* Task requirements *
A. In the reflection on the Deuteronomy scrolls, what year did the work on those scrolls begin?
B. Write out the passage of the reflection on the Deuteronomy scrolls between "I would like" and "along with it.", inclusive.

I would like to thank the editors of Ancient Jew Review for this opportunity to reflect on my long engagement with the “biblical” manuscripts found among the Dead Sea Scrolls, in particular the book of Deuteronomy. I often think that scholarly understanding of the biblical Dead Sea Scrolls and I grew up together; over the years, and now decades, a paradigm shift has occurred in the field, and my own views have changed along with it.
I began my work on the Deuteronomy scrolls in 1986, when I was invited by Frank Moore Cross, one of the original members of the editorial team for the Cave 4Q materials, to edit and publish seven of the Deuteronomy manuscripts assigned to his lot. The beginning of the work involved a three-week long trip to Jerusalem (my first trip abroad!) to work with the actual scroll fragments, which were stored in the Rockefeller Museum (formerly the Palestine Archaeological Museum or PAM) in East Jerusalem. This trip was essentially a private tutorial in deciphering scroll fragments, conducted by John Strugnell, then editor-in-chief of the scrolls publication project and my teacher. The working conditions in the Rockefeller Museum were basic at best; the scroll fragments were stored in locked drawers in an unheated basement room that also functioned as a bomb shelter. We (the editorial team) used rulers to measure fragments and hand-held magnifying glasses to discern traces of writing. Our only photographs were the PAM series of infrared photographs taken in the 1950s. This is quite a contrast to the sophisticated digital equipment and on-line images used today!

* Dataset content *
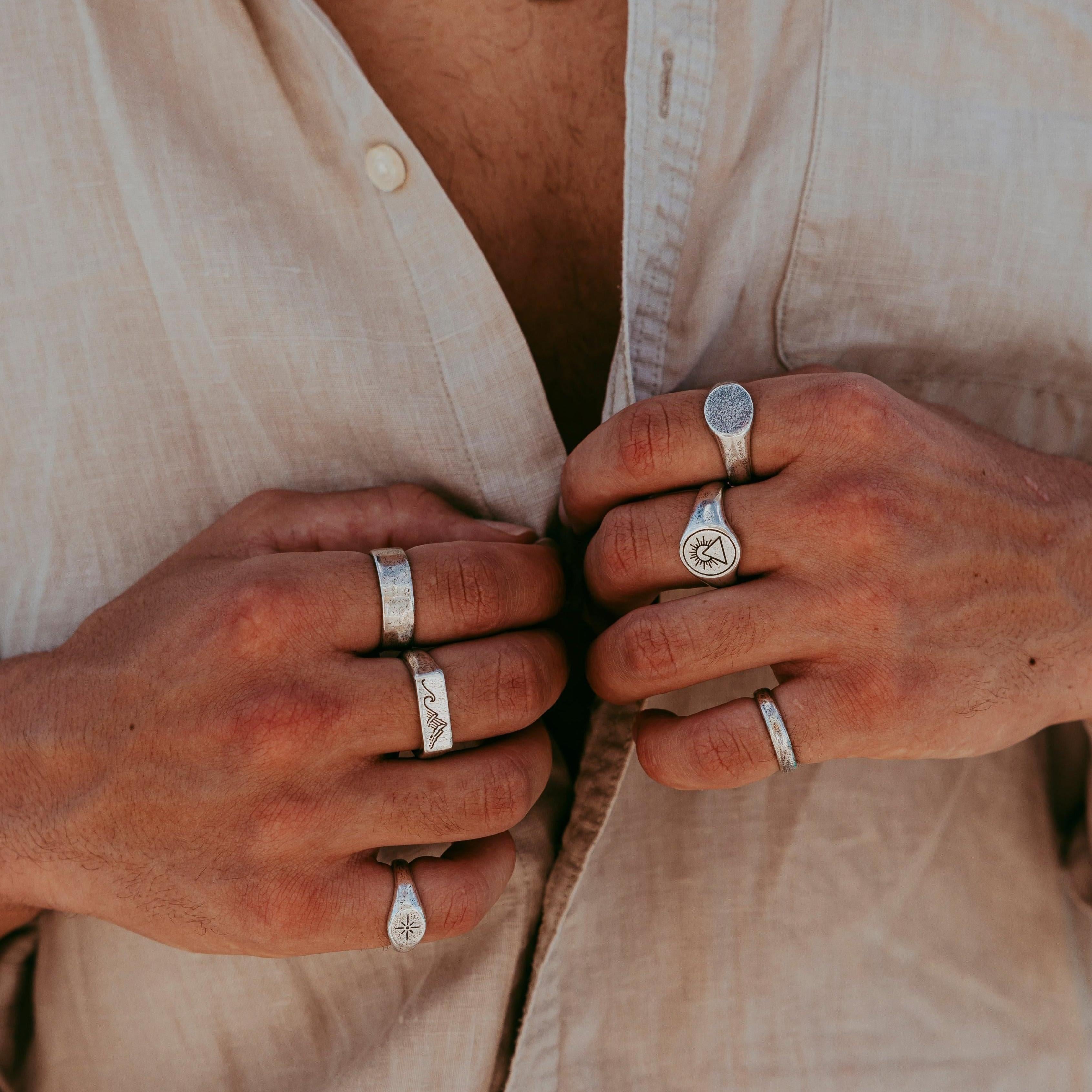 A man wearing a collection of sterling silver rings from Billie Jo, including the Union Ring, against a neutral-toned linen shirt. Modern men's jewellery.
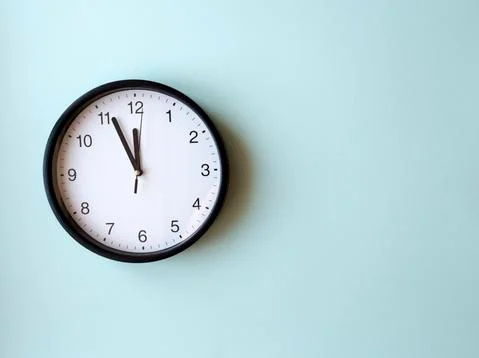 Round wall clock on blue surface showing 12 o'clock, layout, top view Stock Photos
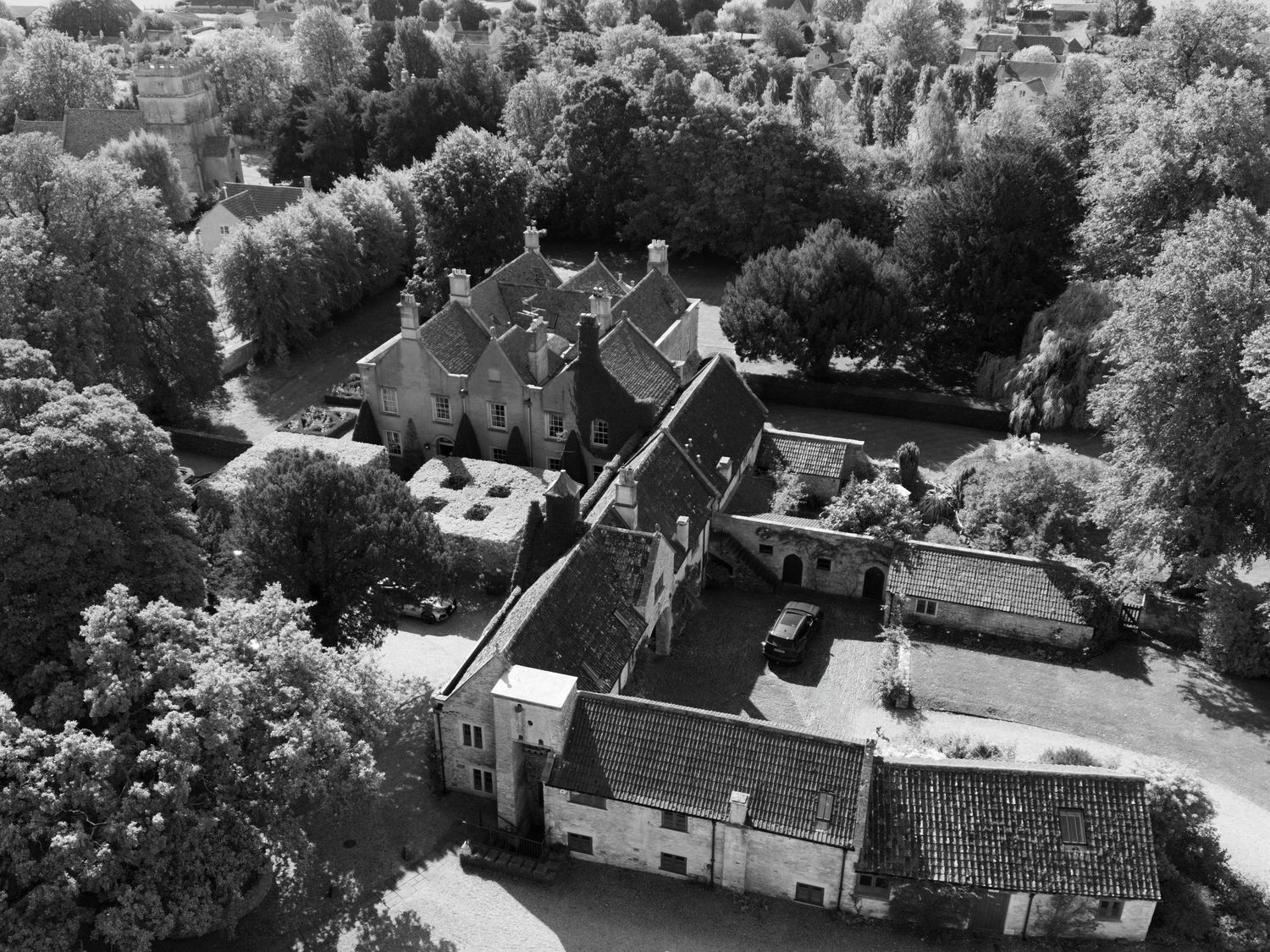 Aerial black and white photo of a historic manor house surrounded by dense trees in a rural European countryside setting.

* Answers for the tasks *
A. 1986

B.
I would like to thank the editors of Ancient Jew Review for this opportunity to reflect on my long engagement with the “biblical” manuscripts found among the Dead Sea Scrolls, in particular the book of Deuteronomy. I often think that scholarly understanding of the biblical Dead Sea Scrolls and I grew up together; over the years, and now decades, a paradigm shift has occurred in the field, and my own views have changed along with it.